Raw data:

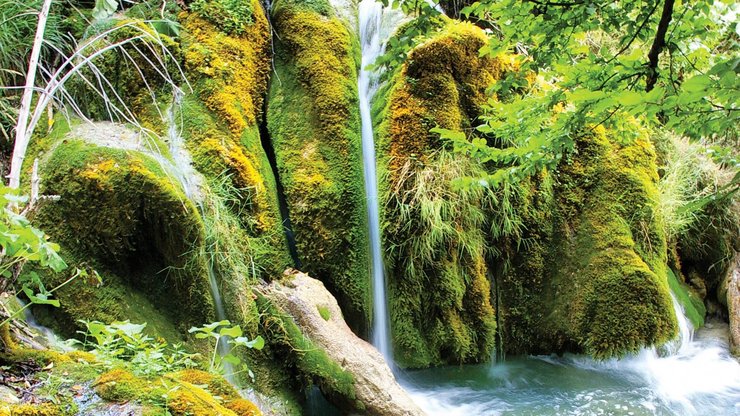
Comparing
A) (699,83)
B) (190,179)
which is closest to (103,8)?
(190,179)

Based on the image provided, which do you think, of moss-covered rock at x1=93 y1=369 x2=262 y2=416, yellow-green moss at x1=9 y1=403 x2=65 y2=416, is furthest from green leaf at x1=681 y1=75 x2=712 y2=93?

Short exercise: Could you return the records above line for line, unchanged, with the pictures left out?

Answer below:
Comparing
A) (699,83)
B) (190,179)
which is closest to (103,8)?
(190,179)

Based on the image provided, which do you think, of moss-covered rock at x1=93 y1=369 x2=262 y2=416, yellow-green moss at x1=9 y1=403 x2=65 y2=416, is furthest from green leaf at x1=681 y1=75 x2=712 y2=93?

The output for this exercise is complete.